Took it for the drive I always take, through town for a mile, then on the interstate for 4 miles and then through county roads (55) back to the house. About 15 miles total. At 27 degrees advance in the timing the car was still intolerably warm. Same as before. Tried it without the vacuum advance, same result Air temps in the high 60s.

Bumped the timing up to 30 (again +- 2, it's me and my timing gun). Took it for the exact same drive. Ever so slightly cooler cht but still too hot. Removed the vacuum advance and tried again. Same temps. Oil temps have been the same all throughout. The needle hangs just the left of the T on my gauge. I would say that has been far more predictable than before I replaced the cooler and the pistons and cylinders. Before it would run much cooler but under stress jump up faster. Now it's pretty much rock steady. The tangerine oil valve? The oil cooler without leaks? Hard to know.

I tried 27, I tried 30, so I tried 28/29. Wow. Temps have been climbing all day, now the air temp is 88 degrees. In town it went from 330 to 308. Climbing to 320 when getting aggressive but dropping quickly. Took it out on the highway and it was doing 60 at 345 degrees. Hard driving would bring it up to 370 but it would come back down rapidly. I did a 600 foot in 1/2 mile hill climb on a twisty road going full on, redlining 3rd so I was running mostly in fourth, 383 was the max temp but it rapidly fell as I lifted for a corner and when I got to the top it was sitting at 350, dropping to 265 rapidly as I started descending into town (we have hills and twisty roads in abundance).

In conclusion, the crazy thing to me at the moment is how sensitive this thing is to just a couple degrees of timing and that less advance, by only a degree or two, was not a safe place, and just giving it a little more was also not a good place to be. It doesn't really matter what the actual timing is (only the gods know what that is), it's just that there is a very specific spot this engine needs to be in.

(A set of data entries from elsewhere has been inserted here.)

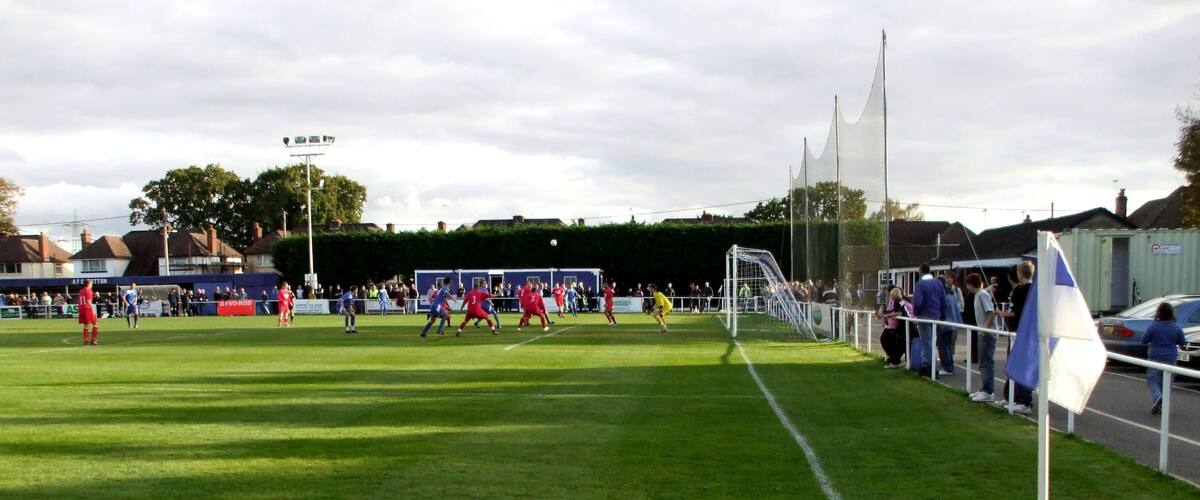 A soccer field with players in red and blue jerseys, a goalpost, and spectators in the background.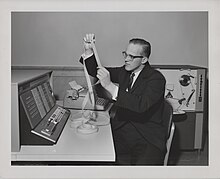 User holding paper tape at the IBM 1620 with the IBM 1621 paper tape reader in background, IBM headquarters, White Plains, NY, 1961 IMB1620 and IBM 1621 with paper tape.jpg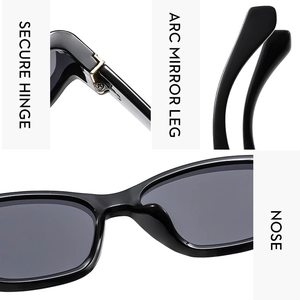Detail view of reinforced hinges, curved legs, and nose pads of black fashion sunglasses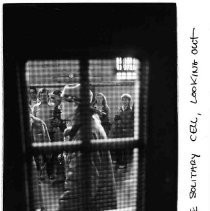 "Inside solitary cell, looking out"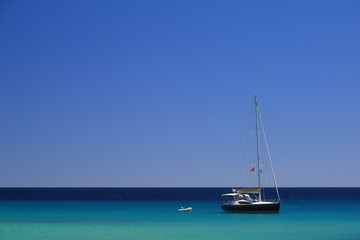 Sailboat on a clear blue sea under a cloudless blue sky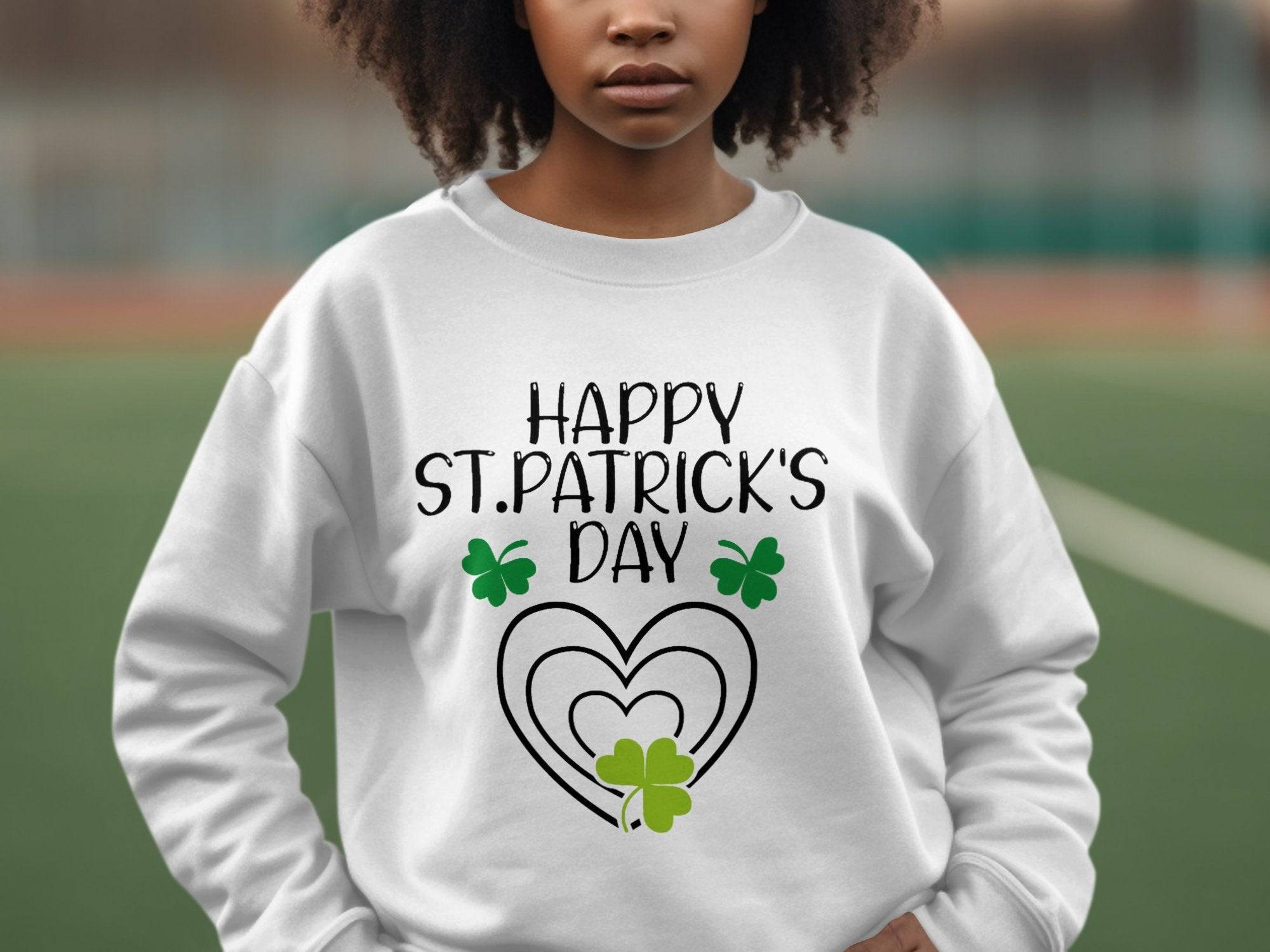 A person with curly hair is outdoors, wearing a festive Garment Graphics sweatshirt featuring a clover design and Happy St. Patricks Day text with shamrocks and hearts, perfectly capturing the spirit of the occasion against a blurred sports field background.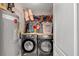 Laundry room with washer, dryer, water heater and shelves for storage and organization at 2205 Hoskin Nw Ct # 9, Kennesaw, GA 30144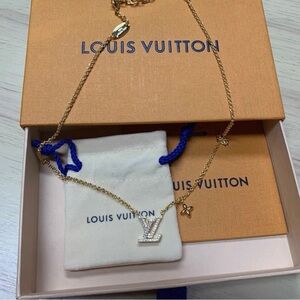 Louis Vuitton Gold Necklace with White LV Charm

Final note: during the last bits of tuning I noticed little change in performance. AFR didn't really change much throughout. It runs a little leaner than I like at feathering throttle cruise (no matter what the timing or advance) but as soon as you put load on it, it is in good places between high 11 and low 12. We have days of 90s coming so it will be interesting to see how it does.

Whew.

P.s. always 93 octane Ethanol goodness.